Text for analysis ->
+-------+

Hereditary spastic paraplegia: An “ears of the lynx” magnetic resonance imaging sign in a patient with recessive genetic type 11

Introduction

Hereditary spastic paraplegias (HSPs) are an uncommon group of monogenic diseases that include over 79 types of genetic disorders. They may segregate as an autosomal dominant, autosomal recessive, X-linked, or mitochondrial trait. ¹ Based on the clinical phenotype, Harding criteria have classified HSP as pure (pHSP) and complicated (cHSP). ² In pHSP, symptoms are restricted to the pyramidal motor system while in cHSP other neurological domains can be involved; such as cognitive, cerebellar, extrapyramidal, or peripheral systems. The most frequent cHSP is type 11, and is caused by mutations in the gene associated with spatacsin vesicle trafficking, clinically manifesting around the first or second decades with cognitive deterioration followed by gait disturbances. If patients also develop peripheral neuropathy, pigmented maculopathy, and movement disorders like dopa-responsive parkinsonism, ³ the clinical suspicion could be HSP type 15. This broad clinical spectrum and the absence of positive background history make the recessive forms of HSP a difficult group to diagnose. Therefore, recently described specific magnetic resonance imaging (MRI) signs may assist diagnostic suspicion. The MRI hallmark in HSP is the thinning of the spinal cord, but it lacks specificity. Other brain MRI abnormalities more frequently associated with cHSP ³ , ⁴ are widespread white matter damage and volume reduction in cortical and deep gray matter. Thinning of corpus callosum (TCC) has been used to characterize a certain group of HSP patients (HSP-TCC) and has been reported in at least 15 different HSP subtypes. However, focal thinning in the genu fibers of the corpus callosum described as the “ears of the lynx” sign has been related to only two recessive forms of HSP, type 11 and type 15.^3–6

We describe a case of a patient to emphasize the importance of specific signs on brain MRI related to recessive types of HSP.

+-------+

Study material ->
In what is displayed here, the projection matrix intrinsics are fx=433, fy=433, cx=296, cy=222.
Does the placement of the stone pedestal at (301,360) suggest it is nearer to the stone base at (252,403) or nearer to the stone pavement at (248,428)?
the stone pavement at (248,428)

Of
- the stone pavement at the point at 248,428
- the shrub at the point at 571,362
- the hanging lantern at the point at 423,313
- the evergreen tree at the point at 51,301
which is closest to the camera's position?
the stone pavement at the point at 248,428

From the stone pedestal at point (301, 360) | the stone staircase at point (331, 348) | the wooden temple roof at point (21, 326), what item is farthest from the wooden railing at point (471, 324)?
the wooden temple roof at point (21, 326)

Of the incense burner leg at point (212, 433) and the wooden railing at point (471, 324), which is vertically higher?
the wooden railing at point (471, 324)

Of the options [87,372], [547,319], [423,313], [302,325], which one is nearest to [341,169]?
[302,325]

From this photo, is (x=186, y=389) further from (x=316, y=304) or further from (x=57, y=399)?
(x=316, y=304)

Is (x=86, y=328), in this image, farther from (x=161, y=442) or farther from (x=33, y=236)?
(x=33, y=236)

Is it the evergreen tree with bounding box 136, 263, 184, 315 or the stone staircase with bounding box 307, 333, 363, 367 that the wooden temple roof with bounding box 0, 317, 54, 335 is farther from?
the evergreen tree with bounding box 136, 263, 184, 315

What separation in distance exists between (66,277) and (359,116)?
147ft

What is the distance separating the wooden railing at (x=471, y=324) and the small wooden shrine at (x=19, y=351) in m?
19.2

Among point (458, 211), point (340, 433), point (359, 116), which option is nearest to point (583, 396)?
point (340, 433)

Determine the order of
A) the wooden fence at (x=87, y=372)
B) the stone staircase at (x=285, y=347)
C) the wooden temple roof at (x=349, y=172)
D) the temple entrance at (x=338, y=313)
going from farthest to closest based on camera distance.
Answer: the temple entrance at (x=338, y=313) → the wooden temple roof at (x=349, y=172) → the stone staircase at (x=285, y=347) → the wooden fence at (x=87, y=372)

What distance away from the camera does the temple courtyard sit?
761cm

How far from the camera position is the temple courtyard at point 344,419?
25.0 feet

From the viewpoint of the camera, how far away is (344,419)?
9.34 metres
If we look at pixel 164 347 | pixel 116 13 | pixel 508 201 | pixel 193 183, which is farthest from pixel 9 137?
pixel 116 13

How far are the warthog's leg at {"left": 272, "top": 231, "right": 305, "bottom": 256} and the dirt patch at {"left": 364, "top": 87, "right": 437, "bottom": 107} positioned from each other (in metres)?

+-------+

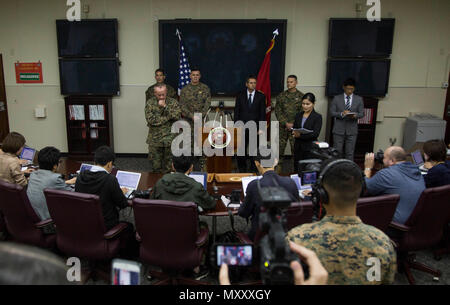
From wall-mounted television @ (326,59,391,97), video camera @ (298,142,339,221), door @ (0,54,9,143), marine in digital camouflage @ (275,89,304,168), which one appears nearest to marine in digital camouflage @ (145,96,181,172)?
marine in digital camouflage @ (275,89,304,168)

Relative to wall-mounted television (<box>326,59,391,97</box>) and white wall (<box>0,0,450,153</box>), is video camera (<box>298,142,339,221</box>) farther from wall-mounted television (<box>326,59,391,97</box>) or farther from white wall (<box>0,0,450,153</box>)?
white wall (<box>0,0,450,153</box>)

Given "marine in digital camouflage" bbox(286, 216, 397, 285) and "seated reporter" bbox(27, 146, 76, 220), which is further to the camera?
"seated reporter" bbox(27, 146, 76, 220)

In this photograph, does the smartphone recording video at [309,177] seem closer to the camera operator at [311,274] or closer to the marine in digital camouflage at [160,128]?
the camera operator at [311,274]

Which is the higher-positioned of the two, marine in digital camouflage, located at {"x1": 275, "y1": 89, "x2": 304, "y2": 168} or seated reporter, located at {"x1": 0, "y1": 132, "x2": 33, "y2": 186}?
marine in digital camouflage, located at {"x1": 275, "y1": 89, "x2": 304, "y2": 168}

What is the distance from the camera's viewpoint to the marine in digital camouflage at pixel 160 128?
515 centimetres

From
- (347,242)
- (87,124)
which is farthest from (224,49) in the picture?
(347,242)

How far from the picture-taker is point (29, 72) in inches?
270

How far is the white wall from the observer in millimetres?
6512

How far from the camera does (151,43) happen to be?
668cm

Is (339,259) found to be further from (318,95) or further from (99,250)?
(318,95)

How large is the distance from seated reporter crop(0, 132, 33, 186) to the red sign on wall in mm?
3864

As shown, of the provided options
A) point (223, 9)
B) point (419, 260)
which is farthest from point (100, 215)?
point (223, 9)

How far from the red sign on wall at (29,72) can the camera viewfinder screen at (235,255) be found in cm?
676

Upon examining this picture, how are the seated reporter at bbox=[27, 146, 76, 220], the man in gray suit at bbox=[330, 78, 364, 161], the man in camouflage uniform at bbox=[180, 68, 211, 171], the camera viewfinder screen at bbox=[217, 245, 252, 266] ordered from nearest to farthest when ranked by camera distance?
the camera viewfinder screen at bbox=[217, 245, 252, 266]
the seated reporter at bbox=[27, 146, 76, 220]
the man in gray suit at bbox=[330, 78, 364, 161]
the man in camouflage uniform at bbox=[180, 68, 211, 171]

+-------+

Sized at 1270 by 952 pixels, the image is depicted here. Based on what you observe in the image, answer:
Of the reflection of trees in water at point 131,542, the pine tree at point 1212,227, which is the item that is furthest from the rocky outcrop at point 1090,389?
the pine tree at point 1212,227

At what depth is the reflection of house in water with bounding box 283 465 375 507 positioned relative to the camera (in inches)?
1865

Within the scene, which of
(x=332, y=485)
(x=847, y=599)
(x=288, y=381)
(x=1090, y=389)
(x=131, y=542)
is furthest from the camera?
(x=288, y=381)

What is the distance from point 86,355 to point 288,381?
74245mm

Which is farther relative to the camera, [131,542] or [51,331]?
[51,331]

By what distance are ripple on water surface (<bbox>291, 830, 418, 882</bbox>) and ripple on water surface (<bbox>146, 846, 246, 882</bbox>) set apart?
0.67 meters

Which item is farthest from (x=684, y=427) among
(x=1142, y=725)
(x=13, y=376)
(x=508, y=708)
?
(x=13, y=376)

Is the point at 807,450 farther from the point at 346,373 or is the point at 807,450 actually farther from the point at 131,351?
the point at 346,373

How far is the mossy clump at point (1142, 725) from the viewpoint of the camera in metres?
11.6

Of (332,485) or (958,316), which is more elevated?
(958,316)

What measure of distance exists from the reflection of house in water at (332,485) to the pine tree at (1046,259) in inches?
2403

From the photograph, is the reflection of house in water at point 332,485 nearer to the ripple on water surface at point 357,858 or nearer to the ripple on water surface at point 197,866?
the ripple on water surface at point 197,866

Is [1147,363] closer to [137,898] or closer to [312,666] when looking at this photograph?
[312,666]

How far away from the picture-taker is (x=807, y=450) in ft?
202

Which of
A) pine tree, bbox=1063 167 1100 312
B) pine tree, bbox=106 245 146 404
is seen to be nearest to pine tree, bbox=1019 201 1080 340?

+-------+

What to work on ->
Continue the text on hereditary spastic paraplegia, starting right after its last sentence. The entries here were taken from a different source than the text on hereditary spastic paraplegia.

Output of the task ->
Case report

A 14-year-old patient with no background family history for HSP developed muscle pain and cramps, dysarthria, and tendency to falls. Previously, the patient had attention deficit disorder at primary school. Three years later the patient started with bilateral brachial weakness. Despite this, cognitive impairment, dysarthria, and paraplegia were the predominant symptoms. Physical examination revealed spastic paraplegia, bilateral clonus, and hyperreflexia. Also, the patient had spastic gait requiring unilateral support. Serological studies like arilsulfatase A/sulfatides, beta galactocerebrosidase, hexosaminidase, biliary acids, and plasmatic amino acids were normal. Four years after the first evaluation, HSP type 11 was diagnosed by genetic exome test. Interestingly prior to genetic diagnosis, MRI showed a thin corpus callosum, particularly in the genu and anterior portion of the body as shown sagittal T1 (Figure 1(a)). Notice the peculiar pattern on axial sequences with flaming-shape which appear bright on Fluid-attenuated inversion recovery (FLAIR) (Figure 1(b)) and dark on T1 sequences (Figure 2(a)) representing the damage in genu fibers of forceps minor. This uncommon signal of the corpus callosum was described as the ears of the lynx sign because it resembles the tufts of hair at tips of the ears of these wild animal species. The high sensitivity and specificity already described concerning this sign suggests a possible recessive genetic form of HSP and coincides with the patient's genetic test.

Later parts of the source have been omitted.